What is required
Echo back the lines below exactly, starting with the line that contains "What is the separation" and going through the last line.

(Lines taken from a collection)
============
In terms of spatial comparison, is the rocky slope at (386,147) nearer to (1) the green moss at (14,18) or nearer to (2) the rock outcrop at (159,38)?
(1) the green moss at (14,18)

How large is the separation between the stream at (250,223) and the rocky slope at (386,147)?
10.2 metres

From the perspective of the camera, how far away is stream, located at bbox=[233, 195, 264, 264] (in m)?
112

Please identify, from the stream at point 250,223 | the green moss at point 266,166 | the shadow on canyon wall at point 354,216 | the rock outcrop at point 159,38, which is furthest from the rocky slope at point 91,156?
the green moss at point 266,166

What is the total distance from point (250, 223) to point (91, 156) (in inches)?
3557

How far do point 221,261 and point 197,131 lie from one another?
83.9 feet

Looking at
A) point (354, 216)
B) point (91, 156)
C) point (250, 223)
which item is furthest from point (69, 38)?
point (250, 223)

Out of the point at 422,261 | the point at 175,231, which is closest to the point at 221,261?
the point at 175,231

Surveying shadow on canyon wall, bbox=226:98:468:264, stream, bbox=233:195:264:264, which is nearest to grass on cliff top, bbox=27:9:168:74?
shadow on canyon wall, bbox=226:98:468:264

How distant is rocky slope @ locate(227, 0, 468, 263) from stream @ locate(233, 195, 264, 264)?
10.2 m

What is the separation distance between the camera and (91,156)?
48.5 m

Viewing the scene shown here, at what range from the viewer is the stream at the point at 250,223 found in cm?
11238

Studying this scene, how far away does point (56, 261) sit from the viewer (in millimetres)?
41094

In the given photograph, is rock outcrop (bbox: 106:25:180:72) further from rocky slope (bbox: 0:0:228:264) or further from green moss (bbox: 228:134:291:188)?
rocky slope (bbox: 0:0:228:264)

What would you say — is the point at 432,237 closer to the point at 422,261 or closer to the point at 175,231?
============
Written solution
What is the separation distance between the camera and (91,156)?
48.5 m

Viewing the scene shown here, at what range from the viewer is the stream at the point at 250,223 found in cm?
11238

Studying this scene, how far away does point (56, 261) sit from the viewer (in millimetres)?
41094

In the given photograph, is rock outcrop (bbox: 106:25:180:72) further from rocky slope (bbox: 0:0:228:264) or further from green moss (bbox: 228:134:291:188)?
rocky slope (bbox: 0:0:228:264)

What would you say — is the point at 432,237 closer to the point at 422,261 or closer to the point at 175,231?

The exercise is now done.